Outbrain, a content recommendation platform, undertook the challenging task of migrating its large-scale production clusters from DataStax Enterprise (DSE) 4.8.x to Apache Cassandra 3.11. The company uses Cassandra extensively, with around 30 production clusters of varying sizes across three data centers. The primary motivation behind the upgrade was to achieve better performance and efficiency by leveraging the newer features of Apache Cassandra 3.11.

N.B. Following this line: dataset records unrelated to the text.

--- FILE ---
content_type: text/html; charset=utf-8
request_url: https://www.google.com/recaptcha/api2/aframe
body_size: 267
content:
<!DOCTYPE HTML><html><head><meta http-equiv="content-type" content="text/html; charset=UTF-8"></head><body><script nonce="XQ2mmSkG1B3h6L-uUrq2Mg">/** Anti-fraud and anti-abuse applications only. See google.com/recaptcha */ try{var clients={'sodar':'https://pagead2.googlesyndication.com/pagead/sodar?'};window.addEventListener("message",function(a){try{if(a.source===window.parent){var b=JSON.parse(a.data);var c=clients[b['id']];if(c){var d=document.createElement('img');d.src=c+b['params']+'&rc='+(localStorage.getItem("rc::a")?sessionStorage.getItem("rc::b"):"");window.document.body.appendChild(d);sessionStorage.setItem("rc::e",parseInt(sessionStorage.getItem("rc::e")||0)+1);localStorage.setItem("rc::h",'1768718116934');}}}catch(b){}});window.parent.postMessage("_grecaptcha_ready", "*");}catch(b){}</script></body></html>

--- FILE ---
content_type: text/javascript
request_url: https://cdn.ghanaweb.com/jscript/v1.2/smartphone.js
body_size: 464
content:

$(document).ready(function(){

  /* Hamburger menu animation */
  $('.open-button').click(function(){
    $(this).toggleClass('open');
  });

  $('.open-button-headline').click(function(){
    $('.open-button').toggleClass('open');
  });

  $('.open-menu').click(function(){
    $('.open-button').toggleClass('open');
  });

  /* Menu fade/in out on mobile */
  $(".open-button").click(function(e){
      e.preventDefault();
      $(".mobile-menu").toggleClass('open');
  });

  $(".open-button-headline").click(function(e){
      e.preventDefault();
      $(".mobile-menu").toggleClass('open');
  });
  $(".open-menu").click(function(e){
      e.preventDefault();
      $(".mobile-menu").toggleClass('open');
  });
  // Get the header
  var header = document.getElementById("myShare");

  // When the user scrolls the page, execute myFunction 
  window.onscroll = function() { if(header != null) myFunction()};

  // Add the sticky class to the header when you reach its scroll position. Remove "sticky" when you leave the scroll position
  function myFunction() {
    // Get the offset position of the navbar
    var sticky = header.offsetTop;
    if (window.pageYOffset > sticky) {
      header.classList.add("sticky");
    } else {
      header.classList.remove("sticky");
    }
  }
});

The Decision-Making Process
After considering two options – upgrading to the commercial distribution version provided by DataStax or migrating to the Apache Cassandra distribution – Outbrain opted for Apache Cassandra 3.11. The decision was based on the fact that they did not utilize any of the Datastax enterprise features and were satisfied with the core functionality offered by Apache Cassandra.
The Proof of Concept (POC)
Outbrain conducted a POC to validate whether Apache Cassandra 3.11 would meet their needs. They built a new cluster and aimed to achieve acceptable read and write latencies with fewer nodes. Through a series of tests and problem-solving, they found that not only could they benefit from storage space savings and faster read path, but they could also potentially store more data per node for clusters that used LeveledCompactionStrategy (LCS).
The Migration Plan
The migration plan included several steps:
- Upgrade to the latest DSE 4.x version (4.8.14)
- Upgrade to DSE 5.0.14 (Cassandra 3)
- Upgrade sstables
- Upgrade to DSE 5.1.4 (Cassandra 3.11)
- Replace DSE with Apache Cassandra 3.11.1
Outbrain then proceeded to upgrade their clusters, carefully following the migration plan to ensure minimal downtime and impact on performance.
The Results
The migration from DSE 4.8.x to Apache Cassandra 3.11 was successful, bringing significant performance improvements and major storage savings. The new storage format also resulted in lower JVM pressure during reads. As a result, read latencies decreased across all three data centers during load tests performed before and after the migration.
Conclusion
Outbrain’s successful in-place migration from DSE 4.8.x to Apache Cassandra 3.11 proves that it is possible to conduct such an upgrade in running production clusters without compromising on performance or causing downtime. With careful planning, thorough testing, and a well-executed migration strategy, companies can leverage the benefits of Apache Cassandra 3.11 while minimizing disruption to their operations.